Progressive companies are reinventing their outsourcing practice by developing collaborative Vested solutions that provide incentives for service providers to deliver value as they achieve the company’s cost and service objectives.

By following the Five Rules and their component elements, firms can transition their thinking from WIIFMe to WIIFWe. They move beyond simply paying lip-service about "collaboration" and "partnership" to actually creating an agreement and a working environment that drives transformative change.

Developing a business agreement using Vested Outsourcing’s Five Rules is much more than delivering a higher level of service on a given activity, a blur of metrics, or simply counting transactions or filling seats more cheaply.
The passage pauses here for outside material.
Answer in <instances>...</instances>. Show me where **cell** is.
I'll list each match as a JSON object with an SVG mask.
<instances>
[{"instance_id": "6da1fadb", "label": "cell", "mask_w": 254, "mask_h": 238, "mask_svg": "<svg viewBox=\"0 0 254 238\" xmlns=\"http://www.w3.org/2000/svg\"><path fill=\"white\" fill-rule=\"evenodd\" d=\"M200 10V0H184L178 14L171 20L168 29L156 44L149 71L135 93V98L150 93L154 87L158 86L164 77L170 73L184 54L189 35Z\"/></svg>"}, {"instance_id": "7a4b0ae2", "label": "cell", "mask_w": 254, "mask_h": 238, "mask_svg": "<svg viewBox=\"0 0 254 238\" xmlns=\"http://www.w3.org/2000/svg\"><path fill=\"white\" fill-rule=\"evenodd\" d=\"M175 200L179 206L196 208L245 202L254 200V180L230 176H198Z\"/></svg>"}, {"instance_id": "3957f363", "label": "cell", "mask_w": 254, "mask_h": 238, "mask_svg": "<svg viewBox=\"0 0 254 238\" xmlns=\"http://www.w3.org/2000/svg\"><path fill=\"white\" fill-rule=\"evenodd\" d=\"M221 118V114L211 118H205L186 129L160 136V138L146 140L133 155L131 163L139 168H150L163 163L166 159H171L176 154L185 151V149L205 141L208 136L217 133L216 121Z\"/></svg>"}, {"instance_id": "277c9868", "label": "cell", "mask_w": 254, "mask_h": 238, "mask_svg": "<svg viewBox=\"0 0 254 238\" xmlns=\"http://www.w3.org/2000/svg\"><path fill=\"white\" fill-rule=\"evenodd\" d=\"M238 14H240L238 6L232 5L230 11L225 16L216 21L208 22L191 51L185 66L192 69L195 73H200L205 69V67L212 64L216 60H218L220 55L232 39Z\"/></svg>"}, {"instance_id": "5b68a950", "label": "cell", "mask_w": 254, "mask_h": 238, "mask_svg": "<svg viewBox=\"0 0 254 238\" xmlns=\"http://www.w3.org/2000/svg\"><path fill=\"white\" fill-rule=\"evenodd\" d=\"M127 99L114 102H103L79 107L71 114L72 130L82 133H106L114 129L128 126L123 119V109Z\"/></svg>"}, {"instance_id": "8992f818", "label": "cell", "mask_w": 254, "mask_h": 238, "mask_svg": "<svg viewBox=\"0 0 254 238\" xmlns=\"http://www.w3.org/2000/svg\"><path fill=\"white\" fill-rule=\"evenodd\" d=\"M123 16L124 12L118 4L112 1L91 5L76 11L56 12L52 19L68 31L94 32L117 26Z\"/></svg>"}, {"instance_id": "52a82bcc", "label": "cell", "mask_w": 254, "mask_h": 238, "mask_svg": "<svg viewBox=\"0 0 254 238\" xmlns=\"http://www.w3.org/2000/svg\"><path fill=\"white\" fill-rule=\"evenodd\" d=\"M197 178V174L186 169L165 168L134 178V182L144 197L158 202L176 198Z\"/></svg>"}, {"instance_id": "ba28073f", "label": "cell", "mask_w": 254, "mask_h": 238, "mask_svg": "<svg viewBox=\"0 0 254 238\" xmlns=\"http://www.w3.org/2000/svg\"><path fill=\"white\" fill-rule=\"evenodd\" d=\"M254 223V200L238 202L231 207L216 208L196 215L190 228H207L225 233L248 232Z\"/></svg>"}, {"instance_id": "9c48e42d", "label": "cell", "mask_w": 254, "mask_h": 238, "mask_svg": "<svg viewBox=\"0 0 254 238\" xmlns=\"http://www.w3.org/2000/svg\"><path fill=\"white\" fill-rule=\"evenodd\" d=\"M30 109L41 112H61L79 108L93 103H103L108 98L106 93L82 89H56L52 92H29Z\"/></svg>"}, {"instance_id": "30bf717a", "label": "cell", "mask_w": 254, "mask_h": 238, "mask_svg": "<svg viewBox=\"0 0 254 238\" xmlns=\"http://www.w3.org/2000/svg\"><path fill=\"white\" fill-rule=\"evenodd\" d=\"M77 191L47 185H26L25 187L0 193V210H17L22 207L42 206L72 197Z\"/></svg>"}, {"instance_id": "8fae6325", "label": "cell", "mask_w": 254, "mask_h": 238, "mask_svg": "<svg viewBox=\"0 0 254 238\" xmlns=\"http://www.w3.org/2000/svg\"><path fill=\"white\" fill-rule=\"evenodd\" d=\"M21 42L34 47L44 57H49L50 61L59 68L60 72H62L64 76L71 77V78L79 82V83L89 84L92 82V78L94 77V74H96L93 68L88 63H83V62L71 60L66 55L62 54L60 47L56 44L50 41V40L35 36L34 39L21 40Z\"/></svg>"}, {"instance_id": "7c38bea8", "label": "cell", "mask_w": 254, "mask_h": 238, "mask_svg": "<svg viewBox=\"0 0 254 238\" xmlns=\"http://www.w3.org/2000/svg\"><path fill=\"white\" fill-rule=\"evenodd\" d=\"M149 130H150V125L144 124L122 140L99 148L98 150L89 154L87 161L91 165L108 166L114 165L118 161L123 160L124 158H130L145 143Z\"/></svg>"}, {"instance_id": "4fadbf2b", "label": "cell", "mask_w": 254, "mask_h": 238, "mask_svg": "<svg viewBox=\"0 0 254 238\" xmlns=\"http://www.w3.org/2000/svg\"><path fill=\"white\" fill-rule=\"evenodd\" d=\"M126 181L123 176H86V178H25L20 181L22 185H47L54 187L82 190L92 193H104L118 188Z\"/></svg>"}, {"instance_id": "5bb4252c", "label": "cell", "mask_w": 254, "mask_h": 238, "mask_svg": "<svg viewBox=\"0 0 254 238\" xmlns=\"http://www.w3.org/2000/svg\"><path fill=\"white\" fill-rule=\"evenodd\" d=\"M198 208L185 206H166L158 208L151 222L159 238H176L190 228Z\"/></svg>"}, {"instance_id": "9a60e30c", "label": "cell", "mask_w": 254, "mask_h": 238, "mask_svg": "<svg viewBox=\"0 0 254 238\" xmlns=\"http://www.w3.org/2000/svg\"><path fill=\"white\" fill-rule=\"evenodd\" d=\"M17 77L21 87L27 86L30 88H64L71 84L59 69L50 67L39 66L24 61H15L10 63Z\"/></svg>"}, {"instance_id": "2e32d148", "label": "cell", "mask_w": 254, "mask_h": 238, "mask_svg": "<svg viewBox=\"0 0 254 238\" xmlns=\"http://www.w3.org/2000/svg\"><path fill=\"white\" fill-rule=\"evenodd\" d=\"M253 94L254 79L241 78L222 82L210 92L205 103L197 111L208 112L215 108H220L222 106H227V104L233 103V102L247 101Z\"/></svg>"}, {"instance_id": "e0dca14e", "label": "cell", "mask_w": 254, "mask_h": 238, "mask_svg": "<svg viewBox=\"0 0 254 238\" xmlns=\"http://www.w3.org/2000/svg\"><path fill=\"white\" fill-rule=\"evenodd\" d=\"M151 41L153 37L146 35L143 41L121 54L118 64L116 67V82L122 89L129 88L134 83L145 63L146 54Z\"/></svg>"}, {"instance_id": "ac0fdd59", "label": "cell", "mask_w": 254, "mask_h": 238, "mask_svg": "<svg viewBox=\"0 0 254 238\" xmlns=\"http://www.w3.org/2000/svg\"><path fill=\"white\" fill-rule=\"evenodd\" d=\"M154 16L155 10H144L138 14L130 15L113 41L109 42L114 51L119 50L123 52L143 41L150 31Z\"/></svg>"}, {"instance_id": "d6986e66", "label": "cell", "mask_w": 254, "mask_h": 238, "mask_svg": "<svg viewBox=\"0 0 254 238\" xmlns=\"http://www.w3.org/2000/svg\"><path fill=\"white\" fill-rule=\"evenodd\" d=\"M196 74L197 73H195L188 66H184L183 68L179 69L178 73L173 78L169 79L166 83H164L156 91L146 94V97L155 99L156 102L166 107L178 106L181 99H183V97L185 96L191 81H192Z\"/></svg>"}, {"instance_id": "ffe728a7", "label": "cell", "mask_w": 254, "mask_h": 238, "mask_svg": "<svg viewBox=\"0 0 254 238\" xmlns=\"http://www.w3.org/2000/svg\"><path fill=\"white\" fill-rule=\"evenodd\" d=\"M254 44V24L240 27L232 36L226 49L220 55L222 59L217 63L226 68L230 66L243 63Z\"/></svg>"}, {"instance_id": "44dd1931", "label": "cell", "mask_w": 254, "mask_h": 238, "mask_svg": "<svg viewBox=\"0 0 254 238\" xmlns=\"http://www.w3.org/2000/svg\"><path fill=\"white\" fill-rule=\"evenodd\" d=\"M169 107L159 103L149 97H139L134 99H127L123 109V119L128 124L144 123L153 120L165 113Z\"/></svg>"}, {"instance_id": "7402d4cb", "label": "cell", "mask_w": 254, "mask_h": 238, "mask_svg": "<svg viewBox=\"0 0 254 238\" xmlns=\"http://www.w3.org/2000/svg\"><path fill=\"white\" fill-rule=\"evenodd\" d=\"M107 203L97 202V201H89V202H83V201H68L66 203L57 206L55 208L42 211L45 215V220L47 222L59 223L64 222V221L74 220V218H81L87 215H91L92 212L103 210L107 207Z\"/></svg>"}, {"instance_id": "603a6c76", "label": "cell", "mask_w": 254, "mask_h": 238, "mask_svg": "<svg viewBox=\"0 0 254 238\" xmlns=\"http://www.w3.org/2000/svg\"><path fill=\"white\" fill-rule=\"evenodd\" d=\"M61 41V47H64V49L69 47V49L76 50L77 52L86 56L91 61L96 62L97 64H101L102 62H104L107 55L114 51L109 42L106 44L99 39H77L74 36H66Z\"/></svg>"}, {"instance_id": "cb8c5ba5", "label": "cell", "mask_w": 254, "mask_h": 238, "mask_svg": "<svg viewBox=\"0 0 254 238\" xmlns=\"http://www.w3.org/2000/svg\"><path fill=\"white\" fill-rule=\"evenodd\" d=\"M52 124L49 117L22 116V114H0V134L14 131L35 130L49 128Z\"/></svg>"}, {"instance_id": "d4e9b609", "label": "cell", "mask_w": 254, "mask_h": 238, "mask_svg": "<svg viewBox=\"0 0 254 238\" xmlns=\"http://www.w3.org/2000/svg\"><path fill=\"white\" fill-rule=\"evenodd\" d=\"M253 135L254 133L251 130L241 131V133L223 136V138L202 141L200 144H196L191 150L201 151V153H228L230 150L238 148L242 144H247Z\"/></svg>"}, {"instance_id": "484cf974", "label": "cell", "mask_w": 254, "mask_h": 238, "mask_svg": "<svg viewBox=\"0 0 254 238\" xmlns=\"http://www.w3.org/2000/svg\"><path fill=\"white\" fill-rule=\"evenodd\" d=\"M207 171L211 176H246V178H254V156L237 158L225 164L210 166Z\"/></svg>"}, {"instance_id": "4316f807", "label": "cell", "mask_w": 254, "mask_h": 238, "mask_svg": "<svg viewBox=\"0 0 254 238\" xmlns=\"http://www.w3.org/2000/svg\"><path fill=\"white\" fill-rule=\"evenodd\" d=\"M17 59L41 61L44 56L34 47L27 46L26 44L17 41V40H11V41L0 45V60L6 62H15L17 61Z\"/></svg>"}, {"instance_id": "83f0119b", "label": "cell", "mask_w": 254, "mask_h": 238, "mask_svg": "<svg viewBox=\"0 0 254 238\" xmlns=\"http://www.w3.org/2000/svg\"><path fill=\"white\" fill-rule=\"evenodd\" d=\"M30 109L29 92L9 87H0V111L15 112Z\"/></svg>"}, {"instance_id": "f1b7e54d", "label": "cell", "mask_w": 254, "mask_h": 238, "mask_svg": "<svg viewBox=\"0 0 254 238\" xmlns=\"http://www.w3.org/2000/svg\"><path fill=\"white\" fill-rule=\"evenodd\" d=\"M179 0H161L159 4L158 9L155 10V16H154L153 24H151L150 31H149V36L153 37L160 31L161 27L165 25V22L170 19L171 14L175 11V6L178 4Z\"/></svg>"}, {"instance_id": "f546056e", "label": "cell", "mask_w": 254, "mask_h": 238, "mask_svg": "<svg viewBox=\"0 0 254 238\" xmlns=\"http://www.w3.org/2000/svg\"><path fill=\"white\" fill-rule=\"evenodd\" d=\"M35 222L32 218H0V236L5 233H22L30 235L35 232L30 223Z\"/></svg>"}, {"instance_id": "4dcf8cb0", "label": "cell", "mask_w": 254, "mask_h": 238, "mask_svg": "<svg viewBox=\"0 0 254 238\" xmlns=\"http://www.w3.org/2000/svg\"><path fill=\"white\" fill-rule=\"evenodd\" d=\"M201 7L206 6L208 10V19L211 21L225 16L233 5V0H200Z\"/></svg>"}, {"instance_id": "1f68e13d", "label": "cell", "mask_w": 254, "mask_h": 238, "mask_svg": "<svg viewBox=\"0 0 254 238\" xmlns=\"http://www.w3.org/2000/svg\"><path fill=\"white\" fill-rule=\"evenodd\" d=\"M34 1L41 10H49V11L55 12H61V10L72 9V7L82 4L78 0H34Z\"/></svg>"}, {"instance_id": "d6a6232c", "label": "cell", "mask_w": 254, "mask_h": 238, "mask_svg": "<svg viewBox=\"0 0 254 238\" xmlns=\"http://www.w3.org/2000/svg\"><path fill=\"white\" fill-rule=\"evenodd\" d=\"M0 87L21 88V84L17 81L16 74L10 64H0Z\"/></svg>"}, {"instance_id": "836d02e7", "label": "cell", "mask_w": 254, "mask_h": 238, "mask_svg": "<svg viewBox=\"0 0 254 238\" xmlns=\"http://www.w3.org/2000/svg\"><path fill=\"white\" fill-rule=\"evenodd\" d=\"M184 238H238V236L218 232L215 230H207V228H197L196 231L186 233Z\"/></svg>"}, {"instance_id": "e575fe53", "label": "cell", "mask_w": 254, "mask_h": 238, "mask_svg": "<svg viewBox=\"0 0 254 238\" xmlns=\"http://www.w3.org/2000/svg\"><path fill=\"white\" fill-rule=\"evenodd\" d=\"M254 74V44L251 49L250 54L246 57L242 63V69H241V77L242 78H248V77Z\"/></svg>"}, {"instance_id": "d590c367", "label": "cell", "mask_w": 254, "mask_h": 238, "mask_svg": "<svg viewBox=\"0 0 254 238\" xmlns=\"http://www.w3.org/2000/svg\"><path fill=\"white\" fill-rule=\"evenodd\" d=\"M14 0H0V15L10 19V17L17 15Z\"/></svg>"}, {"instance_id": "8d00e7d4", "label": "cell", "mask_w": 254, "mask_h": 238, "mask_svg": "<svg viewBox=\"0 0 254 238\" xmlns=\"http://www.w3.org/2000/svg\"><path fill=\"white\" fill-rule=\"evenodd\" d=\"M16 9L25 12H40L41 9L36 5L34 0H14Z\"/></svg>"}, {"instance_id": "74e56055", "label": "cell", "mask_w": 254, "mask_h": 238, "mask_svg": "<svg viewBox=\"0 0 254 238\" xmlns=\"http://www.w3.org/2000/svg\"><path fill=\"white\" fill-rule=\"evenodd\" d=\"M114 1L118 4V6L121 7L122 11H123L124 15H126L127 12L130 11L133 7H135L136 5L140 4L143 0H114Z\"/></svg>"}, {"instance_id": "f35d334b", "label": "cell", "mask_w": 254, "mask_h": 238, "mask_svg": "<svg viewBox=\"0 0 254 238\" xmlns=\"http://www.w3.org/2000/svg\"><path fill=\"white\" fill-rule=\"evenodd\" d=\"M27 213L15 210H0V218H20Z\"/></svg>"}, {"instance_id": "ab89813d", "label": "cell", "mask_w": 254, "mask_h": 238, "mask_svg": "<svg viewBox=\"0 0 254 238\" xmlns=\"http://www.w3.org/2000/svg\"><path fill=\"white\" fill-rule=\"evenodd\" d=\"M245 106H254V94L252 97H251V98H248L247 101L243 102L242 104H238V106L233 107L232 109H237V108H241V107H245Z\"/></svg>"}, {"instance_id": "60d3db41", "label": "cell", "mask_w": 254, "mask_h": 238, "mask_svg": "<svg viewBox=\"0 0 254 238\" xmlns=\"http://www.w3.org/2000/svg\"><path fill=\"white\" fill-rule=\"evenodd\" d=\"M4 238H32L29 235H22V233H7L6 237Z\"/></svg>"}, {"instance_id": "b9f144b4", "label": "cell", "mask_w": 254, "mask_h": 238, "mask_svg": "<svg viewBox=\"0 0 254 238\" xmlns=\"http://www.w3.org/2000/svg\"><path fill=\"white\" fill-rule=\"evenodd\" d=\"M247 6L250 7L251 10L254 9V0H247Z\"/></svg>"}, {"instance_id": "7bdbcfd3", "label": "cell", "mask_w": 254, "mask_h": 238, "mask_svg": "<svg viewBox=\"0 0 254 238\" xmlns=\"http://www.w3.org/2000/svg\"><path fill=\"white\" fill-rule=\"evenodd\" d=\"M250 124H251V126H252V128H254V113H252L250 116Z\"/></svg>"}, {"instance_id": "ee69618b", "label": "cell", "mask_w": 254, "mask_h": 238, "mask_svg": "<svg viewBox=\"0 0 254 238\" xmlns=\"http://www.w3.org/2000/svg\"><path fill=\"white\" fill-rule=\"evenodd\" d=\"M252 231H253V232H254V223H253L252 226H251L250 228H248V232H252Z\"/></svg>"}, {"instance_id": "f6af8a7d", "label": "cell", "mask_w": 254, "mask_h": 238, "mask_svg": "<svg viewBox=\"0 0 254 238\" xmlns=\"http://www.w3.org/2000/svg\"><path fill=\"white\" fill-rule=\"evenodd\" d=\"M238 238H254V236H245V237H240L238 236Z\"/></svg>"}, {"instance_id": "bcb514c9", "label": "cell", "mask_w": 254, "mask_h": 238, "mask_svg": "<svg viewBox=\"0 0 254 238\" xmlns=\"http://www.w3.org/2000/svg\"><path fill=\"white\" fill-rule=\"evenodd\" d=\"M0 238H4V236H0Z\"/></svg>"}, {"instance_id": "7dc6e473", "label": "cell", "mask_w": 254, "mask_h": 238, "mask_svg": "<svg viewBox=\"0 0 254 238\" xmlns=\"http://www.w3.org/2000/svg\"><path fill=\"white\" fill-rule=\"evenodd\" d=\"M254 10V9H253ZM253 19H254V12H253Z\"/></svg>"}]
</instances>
It is a fundamental business model shift in how a company and its service providers work together.

The Vested mind-set and commitment embeds a win-win mentality between a company and the outsource provider.

This series will be continued online. Please check back.

 


[i] Oliver E. Williamson, "Outsourcing: Transaction Cost Economics and Supply Chain Management," Journal of Supply Chain Management 44, no. 2 (2008): 5–16.

[ii] See page 107 of The Vested Outsourcing Manual (New York: Palgrave Macmillan, 2011).